_The exercise_. Format every line from the one containing "Based on the photo, how" through the end of the rows, inclusive, as a Markdown table with the columns "No." and "Line", skipping blank lines. Leave the pictures out of the table.

_Spatial reasoning question rows_.
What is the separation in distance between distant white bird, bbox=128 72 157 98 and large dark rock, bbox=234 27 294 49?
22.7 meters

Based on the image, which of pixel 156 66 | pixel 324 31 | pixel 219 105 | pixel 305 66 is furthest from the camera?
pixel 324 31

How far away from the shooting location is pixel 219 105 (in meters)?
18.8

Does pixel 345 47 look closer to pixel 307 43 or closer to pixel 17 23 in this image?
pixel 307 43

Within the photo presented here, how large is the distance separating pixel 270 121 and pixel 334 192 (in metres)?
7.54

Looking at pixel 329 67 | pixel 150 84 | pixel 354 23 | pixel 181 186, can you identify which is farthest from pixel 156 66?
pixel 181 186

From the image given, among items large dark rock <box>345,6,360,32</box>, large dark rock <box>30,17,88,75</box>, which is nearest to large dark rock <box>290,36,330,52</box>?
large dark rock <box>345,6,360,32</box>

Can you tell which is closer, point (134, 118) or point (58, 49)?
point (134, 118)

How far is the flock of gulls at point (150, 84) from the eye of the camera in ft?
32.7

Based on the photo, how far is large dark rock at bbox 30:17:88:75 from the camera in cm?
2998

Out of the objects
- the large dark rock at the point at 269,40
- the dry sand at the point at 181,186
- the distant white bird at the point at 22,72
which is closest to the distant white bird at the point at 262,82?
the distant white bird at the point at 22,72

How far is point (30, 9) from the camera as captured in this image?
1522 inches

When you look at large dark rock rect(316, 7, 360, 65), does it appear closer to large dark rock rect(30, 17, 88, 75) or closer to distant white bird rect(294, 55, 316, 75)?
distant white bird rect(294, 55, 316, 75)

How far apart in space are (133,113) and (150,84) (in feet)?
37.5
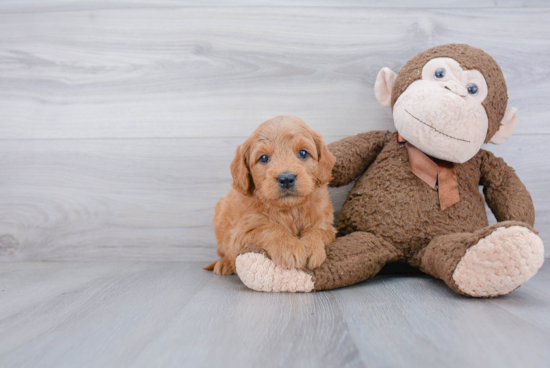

_Completed exercise_.
| No. | Line |
|---|---|
| 1 | Based on the photo, how far is large dark rock at bbox 30:17:88:75 from the camera in cm? |
| 2 | 2998 |
| 3 | Out of the objects |
| 4 | - the large dark rock at the point at 269,40 |
| 5 | - the dry sand at the point at 181,186 |
| 6 | - the distant white bird at the point at 22,72 |
| 7 | which is closest to the distant white bird at the point at 262,82? |
| 8 | the distant white bird at the point at 22,72 |
| 9 | How far is point (30, 9) from the camera as captured in this image? |
| 10 | 1522 inches |
| 11 | When you look at large dark rock rect(316, 7, 360, 65), does it appear closer to large dark rock rect(30, 17, 88, 75) or closer to distant white bird rect(294, 55, 316, 75)? |
| 12 | distant white bird rect(294, 55, 316, 75) |
| 13 | How far apart in space are (133,113) and (150,84) (in feet)? |
| 14 | 37.5 |